In internet parlance, this makes TellDear "AI slop." That term — coined to describe the flood of low-effort, AI-generated content clogging search results and social media — is meant to signal that something isn't worth your time. That it was produced without care, without intent, without a human giving a damn.

I want to push back on that framing. Not because I'm defensive, but because the framing itself is sloppy.

The Alternative Wasn't Better Content

Here's the arithmetic. TellDear catalogs 535 aspects across six dimensions. Each aspect has a description, examples, counter-strategies, and verification steps — that's over 1,500 verification steps and 1,300 examples total. There are 24 apps, each with explanations and UI text. There's a knowledge graph with 850 relationships. Everything exists in English and German.

One person built this. One. The taxonomy design, the code, the database schema, the graph visualization, the app concepts, the deployment pipeline, the educational philosophy behind the whole thing — all one person.

If I had insisted on writing every piece of content by hand, TellDear wouldn't have better content. It would have no content. Or, more precisely, it would have about 30 aspects with lovingly hand-crafted descriptions, and the other 420 would be a bullet point and a Wikipedia link. The alternative to AI-generated content was not artisanal content. It was an empty shelf.

The Irony, Obviously

Yes, I see it. A platform dedicated to teaching people how to detect manipulation, evaluate arguments, and think critically about the information they consume — and it's using a large language model to generate its educational material. A tool that helps you spot bullshit, partly written by a machine that is, architecturally, a very sophisticated bullshit generator.

I don't think this irony is a gotcha. I think it's worth sitting with.

Large language models don't understand truth. They produce statistically plausible text. When I prompt Claude to describe the ad hominem fallacy, the result is accurate not because Claude understands logic, but because the training data contains enough accurate descriptions of ad hominem that the output converges on correctness. This works remarkably well for well-documented concepts. It works less well for novel analysis, which is why the apps use the LLM differently — as an analytical engine guided by TellDear's taxonomy, not as a source of ground truth.

The distinction matters: the structure is human. The taxonomy, the six dimensions, the relationships between aspects, the decision about which verification steps actually test for a pattern — those are design decisions made by a human who spent years reading about argumentation theory, cognitive science, and rhetoric — a fascination that, if we're being honest, started long before anyone called it a "project." The AI fills in the prose around a human-designed skeleton. It's a ghostwriter, not an architect.

What You Should Actually Worry About

The real risk of AI-generated educational content isn't that it's "slop." It's that it's confidently mediocre. AI text tends toward the consensus view. It smooths out edges. It rarely says "this is contested" or "experts disagree about this." It produces text that sounds authoritative regardless of whether the underlying claim is settled science or active debate.
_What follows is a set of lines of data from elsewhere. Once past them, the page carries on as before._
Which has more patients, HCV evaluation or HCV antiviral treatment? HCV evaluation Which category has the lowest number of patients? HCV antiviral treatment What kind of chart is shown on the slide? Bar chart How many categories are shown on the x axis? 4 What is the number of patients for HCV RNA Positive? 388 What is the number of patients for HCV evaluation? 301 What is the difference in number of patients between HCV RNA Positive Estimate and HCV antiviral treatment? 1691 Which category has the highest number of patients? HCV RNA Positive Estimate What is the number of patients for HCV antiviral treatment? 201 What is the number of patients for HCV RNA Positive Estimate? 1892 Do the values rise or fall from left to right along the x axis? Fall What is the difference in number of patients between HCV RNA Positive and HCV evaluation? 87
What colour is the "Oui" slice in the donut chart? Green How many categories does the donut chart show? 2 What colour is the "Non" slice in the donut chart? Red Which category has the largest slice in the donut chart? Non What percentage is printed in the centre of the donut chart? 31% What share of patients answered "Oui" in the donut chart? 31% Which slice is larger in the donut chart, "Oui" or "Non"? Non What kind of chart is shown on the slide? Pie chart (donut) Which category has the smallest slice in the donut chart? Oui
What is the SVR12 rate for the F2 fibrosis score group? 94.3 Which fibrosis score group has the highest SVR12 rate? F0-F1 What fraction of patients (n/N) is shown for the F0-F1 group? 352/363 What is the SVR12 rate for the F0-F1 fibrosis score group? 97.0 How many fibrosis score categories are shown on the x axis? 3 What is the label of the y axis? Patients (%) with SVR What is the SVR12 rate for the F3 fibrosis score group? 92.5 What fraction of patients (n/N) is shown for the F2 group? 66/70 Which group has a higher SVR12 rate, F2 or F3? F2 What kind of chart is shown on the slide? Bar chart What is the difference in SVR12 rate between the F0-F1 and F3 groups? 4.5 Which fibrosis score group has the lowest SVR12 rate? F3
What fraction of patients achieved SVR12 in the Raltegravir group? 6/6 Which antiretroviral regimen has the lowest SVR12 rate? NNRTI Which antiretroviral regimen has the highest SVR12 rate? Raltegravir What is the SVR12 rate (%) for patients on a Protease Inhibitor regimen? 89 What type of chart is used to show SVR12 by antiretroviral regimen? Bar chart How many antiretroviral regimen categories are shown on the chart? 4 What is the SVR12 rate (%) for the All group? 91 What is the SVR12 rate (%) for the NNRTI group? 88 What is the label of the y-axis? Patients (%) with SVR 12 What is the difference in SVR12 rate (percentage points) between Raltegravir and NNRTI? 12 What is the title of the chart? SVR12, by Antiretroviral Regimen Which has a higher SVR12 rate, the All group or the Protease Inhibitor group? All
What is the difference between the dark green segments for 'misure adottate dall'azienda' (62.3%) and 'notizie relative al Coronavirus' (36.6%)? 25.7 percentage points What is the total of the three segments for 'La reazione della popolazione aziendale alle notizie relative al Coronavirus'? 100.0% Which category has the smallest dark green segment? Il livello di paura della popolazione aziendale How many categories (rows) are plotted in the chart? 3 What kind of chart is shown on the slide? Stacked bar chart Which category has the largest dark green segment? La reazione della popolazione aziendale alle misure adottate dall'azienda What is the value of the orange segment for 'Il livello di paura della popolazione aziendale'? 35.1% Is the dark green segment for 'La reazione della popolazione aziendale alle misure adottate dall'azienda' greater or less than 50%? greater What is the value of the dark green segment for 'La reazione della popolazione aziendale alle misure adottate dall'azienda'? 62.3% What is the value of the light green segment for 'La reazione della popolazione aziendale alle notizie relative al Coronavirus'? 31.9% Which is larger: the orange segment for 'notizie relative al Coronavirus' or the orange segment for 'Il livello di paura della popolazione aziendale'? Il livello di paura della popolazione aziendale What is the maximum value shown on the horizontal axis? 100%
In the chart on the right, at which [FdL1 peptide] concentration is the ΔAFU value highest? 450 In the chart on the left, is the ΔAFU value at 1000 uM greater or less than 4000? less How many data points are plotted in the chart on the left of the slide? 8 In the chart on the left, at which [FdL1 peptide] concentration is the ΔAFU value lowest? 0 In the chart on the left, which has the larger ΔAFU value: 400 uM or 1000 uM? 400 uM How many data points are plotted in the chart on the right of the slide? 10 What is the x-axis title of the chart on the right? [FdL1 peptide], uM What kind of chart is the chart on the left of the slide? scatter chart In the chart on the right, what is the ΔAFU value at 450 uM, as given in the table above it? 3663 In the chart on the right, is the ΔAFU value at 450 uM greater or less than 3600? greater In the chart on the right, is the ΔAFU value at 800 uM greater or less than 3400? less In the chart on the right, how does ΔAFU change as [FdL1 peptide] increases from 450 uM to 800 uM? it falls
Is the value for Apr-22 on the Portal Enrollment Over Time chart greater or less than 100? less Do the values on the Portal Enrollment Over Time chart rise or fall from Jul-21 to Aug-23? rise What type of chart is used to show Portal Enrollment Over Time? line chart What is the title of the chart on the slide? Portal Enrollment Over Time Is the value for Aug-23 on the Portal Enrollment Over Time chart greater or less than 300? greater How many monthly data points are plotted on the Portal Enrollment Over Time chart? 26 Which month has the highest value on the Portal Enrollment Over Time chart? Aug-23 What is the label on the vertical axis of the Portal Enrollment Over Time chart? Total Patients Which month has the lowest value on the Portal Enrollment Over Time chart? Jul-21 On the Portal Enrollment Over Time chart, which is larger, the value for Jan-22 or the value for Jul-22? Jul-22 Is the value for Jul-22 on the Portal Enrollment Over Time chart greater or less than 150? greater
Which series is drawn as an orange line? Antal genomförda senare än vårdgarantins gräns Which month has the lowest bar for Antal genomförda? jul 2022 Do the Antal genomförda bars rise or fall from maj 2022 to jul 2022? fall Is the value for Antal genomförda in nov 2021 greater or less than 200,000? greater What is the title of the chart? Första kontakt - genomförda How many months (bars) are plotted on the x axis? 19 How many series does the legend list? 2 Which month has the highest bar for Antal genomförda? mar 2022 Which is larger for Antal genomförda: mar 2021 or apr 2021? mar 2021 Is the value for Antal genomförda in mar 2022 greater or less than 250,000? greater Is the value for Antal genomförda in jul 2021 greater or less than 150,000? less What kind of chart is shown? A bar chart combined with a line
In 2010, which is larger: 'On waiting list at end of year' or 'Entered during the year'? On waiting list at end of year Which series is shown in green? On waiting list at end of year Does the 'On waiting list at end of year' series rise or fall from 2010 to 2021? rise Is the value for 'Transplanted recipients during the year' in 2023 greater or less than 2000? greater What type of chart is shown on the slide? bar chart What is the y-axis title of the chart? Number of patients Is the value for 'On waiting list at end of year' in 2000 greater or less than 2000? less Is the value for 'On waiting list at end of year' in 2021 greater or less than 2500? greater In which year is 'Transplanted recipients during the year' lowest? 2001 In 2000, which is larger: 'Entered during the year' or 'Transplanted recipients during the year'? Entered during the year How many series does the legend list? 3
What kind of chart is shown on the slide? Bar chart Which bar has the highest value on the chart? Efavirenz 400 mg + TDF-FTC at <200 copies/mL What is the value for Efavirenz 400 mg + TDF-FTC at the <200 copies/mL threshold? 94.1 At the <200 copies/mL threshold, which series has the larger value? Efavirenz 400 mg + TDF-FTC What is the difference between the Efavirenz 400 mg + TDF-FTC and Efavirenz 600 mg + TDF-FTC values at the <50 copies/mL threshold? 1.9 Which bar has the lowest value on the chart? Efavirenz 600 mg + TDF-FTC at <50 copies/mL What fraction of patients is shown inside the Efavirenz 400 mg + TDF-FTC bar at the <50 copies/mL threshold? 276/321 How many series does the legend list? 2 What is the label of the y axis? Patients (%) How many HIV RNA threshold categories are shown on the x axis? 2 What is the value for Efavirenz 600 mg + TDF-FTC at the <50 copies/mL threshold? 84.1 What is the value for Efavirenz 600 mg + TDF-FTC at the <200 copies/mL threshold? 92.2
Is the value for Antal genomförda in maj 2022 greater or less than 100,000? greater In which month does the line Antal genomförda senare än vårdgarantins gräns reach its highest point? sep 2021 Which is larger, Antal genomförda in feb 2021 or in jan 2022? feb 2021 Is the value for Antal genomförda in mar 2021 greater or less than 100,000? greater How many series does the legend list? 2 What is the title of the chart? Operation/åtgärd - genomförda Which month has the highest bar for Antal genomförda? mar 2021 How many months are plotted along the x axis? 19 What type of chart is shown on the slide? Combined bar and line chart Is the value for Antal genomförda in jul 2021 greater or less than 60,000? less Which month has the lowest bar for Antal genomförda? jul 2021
I've tried to mitigate this by designing verification steps that are concrete and testable, by linking aspects to each other through the knowledge graph so you can see the bigger picture, and by building apps that let you apply the concepts to real-world texts rather than just reading about them. But I won't pretend the mitigation is perfect. Some descriptions are probably too confident. Some examples might be slightly off. If you find one, tell me.

A Challenge

TellDear has a Source Evaluator. It analyzes texts for rhetorical transparency, logical structure, framing, statistical claims, and discourse quality. I genuinely invite you to paste this article into it and see what comes back. Is this a well-argued case for AI-assisted content creation? Or is it a rationalization dressed up as honesty? Is the "I had no choice" framing a legitimate practical argument, or a false dilemma?

I designed a platform that gives you the tools to answer those questions. The least I can do is submit to the same scrutiny.

Judge for yourself. That's the whole point.